Files
Abstract
Improvements in technology have made it possible to conduct genome-wide association mapping at costs within reach of academic investigators, and experiments are currently being conducted with a variety of high-throughput platforms. To provide an appropriate context for interpreting results of such studies, we summarize here results of an investigation of one of the first of these technologies to be publicly available, the Affymetrix GeneChip Human Mapping 100K set of single nucleotide polymorphisms (SNPs). In a systematic analysis of the pattern and distribution of SNPs in the Mapping 100K set, we find that SNPs in this set are undersampled from coding regions (both nonsynonymous and synonymous) and oversampled from regions outside genes, relative to SNPs in the overall HapMap database. In addition, we utilize a novel multilocus linkage disequilibrium (LD) coefficient based on information content (analogous to the information content scores commonly used for linkage mapping) that is equivalent to the familiar measure r2 in the special case of two loci.

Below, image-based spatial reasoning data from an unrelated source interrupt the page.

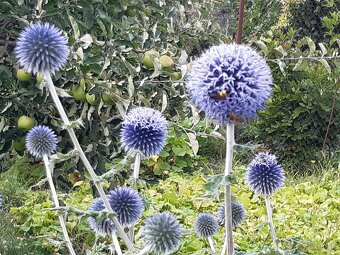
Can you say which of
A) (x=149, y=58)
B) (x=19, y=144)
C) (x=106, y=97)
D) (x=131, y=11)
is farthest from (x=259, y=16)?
(x=106, y=97)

Using this approach, we are able to summarize for any subset of markers, such as the Affymetrix Mapping 100K set, the information available for association mapping in that subset, relative to the information available in the full set of markers included in the HapMap, and highlight circumstances in which this multilocus measure of LD provides substantial additional insight about the haplotype structure in a region over pairwise measures of LD.